▶ _GIVEN PROBLEM_: Tally how many lines of the material below contain the string "much", treating uppercase and lowercase as different. Reply with the number alone.

▶ _RECORDS SHOWN_:

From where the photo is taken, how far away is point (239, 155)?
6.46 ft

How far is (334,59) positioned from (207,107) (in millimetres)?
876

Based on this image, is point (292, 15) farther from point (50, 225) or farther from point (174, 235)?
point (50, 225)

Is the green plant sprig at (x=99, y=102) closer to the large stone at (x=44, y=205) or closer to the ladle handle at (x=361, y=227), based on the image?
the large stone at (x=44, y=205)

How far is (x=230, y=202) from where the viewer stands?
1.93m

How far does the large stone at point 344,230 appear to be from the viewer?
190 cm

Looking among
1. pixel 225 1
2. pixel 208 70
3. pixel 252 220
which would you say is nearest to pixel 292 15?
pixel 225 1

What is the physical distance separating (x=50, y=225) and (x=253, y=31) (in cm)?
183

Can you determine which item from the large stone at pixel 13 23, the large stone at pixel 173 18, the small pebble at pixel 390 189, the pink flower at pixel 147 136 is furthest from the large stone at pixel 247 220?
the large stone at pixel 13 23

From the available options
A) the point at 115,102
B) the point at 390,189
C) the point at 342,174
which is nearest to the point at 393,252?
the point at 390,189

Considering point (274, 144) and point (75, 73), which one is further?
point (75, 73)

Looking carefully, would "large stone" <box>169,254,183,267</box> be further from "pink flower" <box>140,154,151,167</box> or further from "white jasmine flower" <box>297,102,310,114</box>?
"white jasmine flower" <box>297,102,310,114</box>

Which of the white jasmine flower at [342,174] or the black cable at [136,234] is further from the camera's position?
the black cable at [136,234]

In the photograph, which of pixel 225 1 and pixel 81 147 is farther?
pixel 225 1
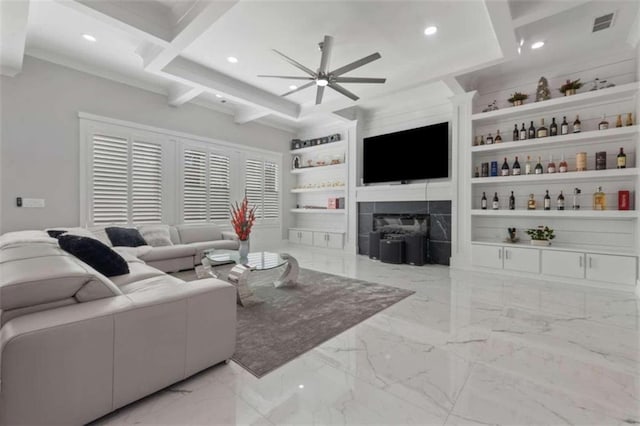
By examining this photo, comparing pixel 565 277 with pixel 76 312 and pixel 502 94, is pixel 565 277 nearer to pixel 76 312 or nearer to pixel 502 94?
pixel 502 94

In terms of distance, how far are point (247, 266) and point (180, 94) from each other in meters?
3.68

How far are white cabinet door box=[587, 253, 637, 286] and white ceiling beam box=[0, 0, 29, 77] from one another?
6.71 m

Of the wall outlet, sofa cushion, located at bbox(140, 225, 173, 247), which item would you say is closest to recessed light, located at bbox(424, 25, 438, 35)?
sofa cushion, located at bbox(140, 225, 173, 247)

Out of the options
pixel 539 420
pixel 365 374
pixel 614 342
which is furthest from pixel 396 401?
Answer: pixel 614 342

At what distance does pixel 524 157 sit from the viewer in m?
4.62

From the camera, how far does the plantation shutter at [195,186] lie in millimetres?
5596

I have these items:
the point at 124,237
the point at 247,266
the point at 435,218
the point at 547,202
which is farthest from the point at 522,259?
the point at 124,237

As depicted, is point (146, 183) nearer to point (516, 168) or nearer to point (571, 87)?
point (516, 168)

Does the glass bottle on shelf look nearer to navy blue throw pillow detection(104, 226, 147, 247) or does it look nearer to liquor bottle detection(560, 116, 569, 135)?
liquor bottle detection(560, 116, 569, 135)

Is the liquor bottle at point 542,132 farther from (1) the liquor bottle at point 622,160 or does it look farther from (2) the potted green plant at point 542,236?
(2) the potted green plant at point 542,236

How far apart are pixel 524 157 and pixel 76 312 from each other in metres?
5.70

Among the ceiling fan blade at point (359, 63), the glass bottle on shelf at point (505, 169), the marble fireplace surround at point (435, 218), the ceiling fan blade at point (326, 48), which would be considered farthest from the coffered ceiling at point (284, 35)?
the marble fireplace surround at point (435, 218)

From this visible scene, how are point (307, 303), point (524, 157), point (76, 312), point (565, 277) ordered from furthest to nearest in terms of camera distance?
point (524, 157), point (565, 277), point (307, 303), point (76, 312)

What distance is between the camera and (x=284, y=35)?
11.5 feet
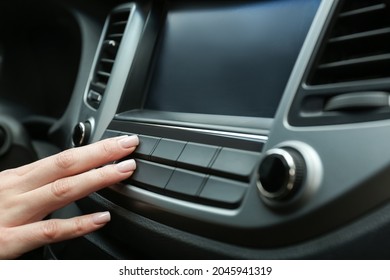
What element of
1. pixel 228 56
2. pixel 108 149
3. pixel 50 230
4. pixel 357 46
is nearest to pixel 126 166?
pixel 108 149

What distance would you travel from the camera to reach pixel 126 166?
2.13ft

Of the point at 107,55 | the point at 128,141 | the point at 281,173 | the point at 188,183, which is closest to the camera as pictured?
the point at 281,173

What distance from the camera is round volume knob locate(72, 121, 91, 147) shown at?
2.75 ft

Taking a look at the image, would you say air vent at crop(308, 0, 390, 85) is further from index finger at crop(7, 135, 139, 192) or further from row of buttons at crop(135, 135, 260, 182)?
index finger at crop(7, 135, 139, 192)

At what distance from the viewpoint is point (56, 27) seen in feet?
3.95

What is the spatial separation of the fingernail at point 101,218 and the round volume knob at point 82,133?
0.22 metres

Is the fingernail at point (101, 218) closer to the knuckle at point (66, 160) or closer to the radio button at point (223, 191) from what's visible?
the knuckle at point (66, 160)

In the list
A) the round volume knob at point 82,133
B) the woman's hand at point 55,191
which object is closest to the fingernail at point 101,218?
the woman's hand at point 55,191

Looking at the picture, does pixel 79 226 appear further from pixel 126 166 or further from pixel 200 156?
pixel 200 156

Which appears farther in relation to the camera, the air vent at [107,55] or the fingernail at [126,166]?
the air vent at [107,55]

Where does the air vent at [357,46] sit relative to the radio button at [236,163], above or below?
above

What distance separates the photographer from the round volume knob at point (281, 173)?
0.44m

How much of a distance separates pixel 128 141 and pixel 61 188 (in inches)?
5.1

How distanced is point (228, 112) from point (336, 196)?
0.93 ft
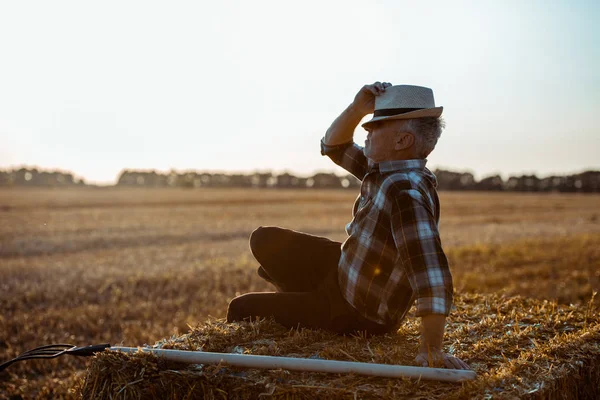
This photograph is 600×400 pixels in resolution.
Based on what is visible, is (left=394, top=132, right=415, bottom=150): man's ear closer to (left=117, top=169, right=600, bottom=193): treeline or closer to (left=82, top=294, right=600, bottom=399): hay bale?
(left=82, top=294, right=600, bottom=399): hay bale

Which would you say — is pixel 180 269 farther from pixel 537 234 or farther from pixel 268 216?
pixel 268 216

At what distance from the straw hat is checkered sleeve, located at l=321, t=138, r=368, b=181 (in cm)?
74

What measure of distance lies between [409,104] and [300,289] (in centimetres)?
139

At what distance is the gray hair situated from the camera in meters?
2.62

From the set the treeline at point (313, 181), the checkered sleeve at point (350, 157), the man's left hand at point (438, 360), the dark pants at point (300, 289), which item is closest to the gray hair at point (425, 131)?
the checkered sleeve at point (350, 157)

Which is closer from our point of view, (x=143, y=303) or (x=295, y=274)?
(x=295, y=274)

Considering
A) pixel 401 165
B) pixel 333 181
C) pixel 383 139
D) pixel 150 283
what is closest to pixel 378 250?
pixel 401 165

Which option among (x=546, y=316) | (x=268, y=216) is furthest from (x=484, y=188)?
(x=546, y=316)

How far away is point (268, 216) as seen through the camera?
26.4 meters

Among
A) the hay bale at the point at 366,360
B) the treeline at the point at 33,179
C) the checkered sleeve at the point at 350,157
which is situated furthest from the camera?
the treeline at the point at 33,179

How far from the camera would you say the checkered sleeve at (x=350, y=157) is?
11.1ft

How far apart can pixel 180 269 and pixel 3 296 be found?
2902 millimetres

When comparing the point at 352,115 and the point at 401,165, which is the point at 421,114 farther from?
the point at 352,115

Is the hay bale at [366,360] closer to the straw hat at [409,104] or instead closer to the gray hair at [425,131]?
the gray hair at [425,131]
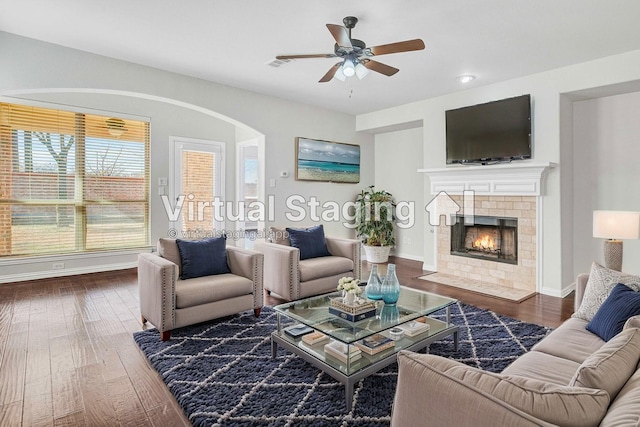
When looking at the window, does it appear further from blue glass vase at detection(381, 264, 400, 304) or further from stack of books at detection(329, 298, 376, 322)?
blue glass vase at detection(381, 264, 400, 304)

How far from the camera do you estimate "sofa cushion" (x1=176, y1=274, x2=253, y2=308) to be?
2904mm

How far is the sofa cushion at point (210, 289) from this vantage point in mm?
2904

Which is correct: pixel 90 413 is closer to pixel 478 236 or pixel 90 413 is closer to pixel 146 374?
pixel 146 374

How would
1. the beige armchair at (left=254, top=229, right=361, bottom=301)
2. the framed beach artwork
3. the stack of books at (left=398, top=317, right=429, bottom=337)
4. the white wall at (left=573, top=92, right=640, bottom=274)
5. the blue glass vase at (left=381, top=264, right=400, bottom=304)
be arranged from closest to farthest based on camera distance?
the stack of books at (left=398, top=317, right=429, bottom=337) < the blue glass vase at (left=381, top=264, right=400, bottom=304) < the beige armchair at (left=254, top=229, right=361, bottom=301) < the white wall at (left=573, top=92, right=640, bottom=274) < the framed beach artwork


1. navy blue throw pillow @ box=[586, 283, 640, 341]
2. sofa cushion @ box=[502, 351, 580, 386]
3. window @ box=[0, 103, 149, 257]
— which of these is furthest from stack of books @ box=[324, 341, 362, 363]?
window @ box=[0, 103, 149, 257]

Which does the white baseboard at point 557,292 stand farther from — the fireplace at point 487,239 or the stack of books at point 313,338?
the stack of books at point 313,338

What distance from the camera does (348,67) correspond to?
3125 millimetres

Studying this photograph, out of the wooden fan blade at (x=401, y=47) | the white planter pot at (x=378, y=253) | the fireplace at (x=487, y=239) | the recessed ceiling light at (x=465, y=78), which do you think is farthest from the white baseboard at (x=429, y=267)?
the wooden fan blade at (x=401, y=47)

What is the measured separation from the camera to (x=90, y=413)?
76.1 inches

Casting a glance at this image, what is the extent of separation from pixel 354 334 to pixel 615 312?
139 centimetres

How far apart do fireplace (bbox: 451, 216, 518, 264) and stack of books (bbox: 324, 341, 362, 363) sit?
333 centimetres

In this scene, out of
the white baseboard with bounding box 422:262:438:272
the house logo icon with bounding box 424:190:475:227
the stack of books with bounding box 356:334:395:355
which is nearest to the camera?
the stack of books with bounding box 356:334:395:355

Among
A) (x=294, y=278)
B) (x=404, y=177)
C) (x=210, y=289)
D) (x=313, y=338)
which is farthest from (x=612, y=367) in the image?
(x=404, y=177)

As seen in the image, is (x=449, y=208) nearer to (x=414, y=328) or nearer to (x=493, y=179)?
(x=493, y=179)
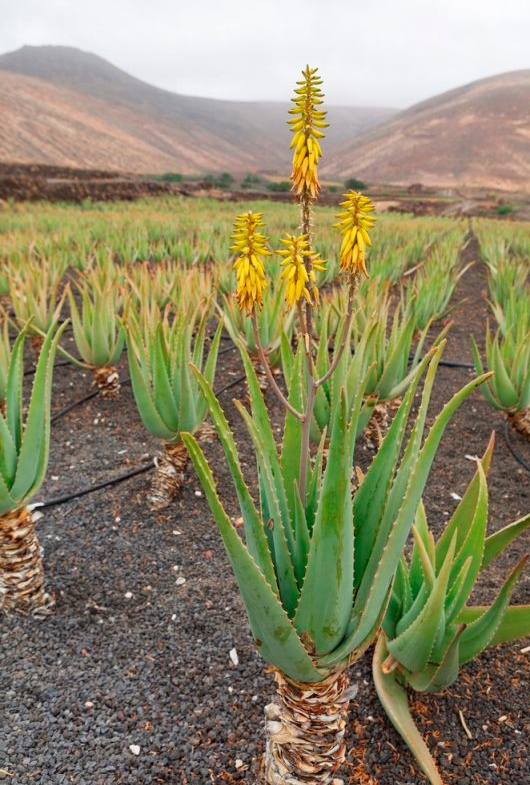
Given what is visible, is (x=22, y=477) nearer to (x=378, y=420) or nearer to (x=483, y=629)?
(x=483, y=629)

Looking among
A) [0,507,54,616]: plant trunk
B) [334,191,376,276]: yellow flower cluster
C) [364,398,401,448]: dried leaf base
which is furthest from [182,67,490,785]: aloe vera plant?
[364,398,401,448]: dried leaf base

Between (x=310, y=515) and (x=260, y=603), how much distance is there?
0.30 metres

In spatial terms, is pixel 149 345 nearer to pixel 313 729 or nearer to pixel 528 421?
pixel 313 729

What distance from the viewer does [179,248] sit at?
6.72 m

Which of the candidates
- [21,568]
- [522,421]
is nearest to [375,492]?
[21,568]

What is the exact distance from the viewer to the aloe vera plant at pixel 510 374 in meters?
2.71

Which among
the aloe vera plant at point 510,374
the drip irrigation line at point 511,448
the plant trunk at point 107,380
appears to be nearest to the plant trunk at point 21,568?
the plant trunk at point 107,380

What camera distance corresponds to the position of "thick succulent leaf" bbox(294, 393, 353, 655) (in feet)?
2.60

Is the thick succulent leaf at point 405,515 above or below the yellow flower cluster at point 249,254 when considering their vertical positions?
below

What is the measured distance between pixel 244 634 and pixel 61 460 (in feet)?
5.16

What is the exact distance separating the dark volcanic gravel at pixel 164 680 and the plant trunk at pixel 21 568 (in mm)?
55

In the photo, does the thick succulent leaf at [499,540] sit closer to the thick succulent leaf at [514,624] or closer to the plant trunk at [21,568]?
the thick succulent leaf at [514,624]

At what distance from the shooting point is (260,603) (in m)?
0.83

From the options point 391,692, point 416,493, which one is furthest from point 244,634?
point 416,493
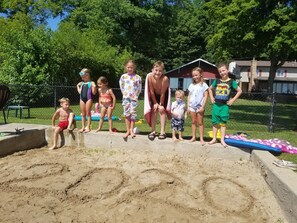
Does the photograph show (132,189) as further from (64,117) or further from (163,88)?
(64,117)

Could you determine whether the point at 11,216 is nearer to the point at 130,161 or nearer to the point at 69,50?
the point at 130,161

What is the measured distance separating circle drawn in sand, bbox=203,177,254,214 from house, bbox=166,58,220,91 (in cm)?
4237

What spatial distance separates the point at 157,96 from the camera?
6.68m

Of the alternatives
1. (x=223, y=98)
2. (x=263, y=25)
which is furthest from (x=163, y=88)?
(x=263, y=25)

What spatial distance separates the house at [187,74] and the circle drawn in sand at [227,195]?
139 feet

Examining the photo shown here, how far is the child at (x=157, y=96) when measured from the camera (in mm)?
6469

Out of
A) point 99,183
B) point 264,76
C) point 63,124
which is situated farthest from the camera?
point 264,76

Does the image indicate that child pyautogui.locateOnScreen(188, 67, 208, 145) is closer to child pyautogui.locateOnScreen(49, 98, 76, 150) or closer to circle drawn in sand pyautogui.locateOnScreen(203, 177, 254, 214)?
circle drawn in sand pyautogui.locateOnScreen(203, 177, 254, 214)

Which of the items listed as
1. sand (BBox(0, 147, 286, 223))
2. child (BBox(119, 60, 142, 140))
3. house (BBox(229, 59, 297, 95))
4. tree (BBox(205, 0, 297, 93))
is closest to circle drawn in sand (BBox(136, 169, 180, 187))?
sand (BBox(0, 147, 286, 223))

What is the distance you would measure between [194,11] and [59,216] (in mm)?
61304

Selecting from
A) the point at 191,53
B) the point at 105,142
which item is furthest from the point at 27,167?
the point at 191,53

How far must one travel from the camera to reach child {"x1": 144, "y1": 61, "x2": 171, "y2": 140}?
6.47 m

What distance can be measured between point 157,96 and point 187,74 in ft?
140

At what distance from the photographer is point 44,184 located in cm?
486
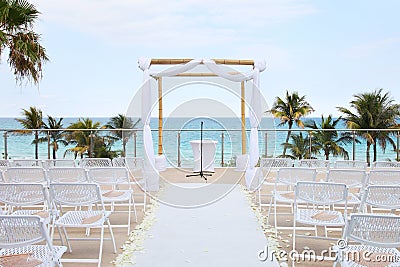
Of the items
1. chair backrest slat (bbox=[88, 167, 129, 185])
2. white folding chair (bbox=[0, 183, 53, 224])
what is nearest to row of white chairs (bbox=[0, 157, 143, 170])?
chair backrest slat (bbox=[88, 167, 129, 185])

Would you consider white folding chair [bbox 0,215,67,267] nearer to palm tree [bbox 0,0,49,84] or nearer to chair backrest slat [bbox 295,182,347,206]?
chair backrest slat [bbox 295,182,347,206]

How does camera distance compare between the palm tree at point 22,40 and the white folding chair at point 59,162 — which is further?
the palm tree at point 22,40

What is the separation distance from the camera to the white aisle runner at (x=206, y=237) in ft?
11.3

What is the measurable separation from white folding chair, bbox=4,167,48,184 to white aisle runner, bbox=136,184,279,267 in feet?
4.27

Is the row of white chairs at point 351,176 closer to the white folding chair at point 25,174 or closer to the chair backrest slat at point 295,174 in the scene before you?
the chair backrest slat at point 295,174

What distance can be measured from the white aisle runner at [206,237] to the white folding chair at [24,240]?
102 cm

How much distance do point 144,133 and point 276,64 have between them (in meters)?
23.2

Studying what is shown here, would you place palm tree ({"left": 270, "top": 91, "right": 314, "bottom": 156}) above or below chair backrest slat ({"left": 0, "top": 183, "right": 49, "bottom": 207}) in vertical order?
above

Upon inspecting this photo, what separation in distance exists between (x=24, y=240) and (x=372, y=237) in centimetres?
206

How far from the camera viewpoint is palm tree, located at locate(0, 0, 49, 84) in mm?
6512

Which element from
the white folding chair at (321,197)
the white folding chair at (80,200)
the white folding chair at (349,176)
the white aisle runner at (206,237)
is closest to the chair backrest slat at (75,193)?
the white folding chair at (80,200)

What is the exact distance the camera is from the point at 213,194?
6.43 metres

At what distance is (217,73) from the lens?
6922mm

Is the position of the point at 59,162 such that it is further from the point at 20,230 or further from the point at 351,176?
the point at 351,176
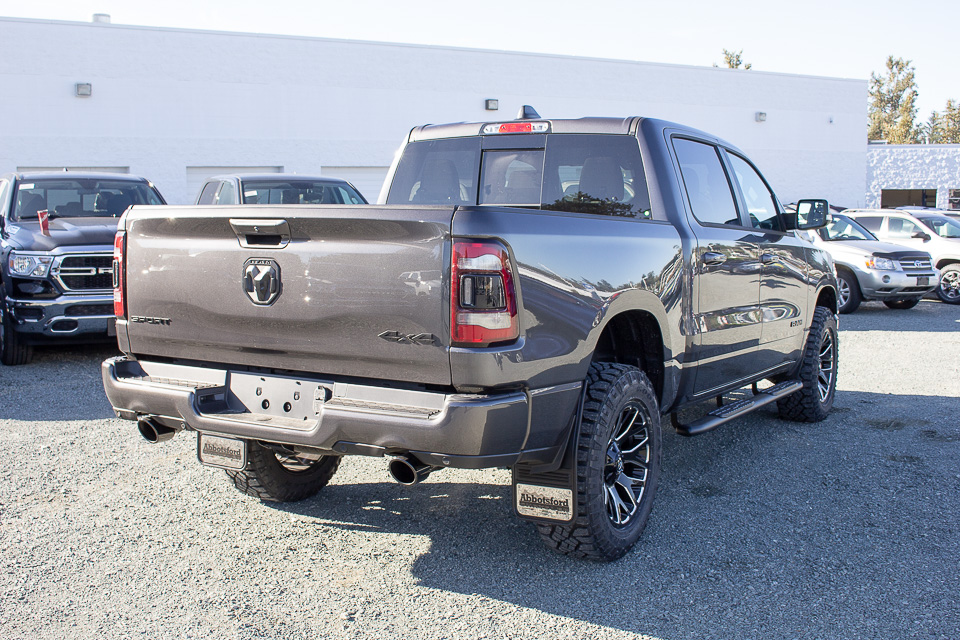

▶ _RESPONSE BELOW_: 3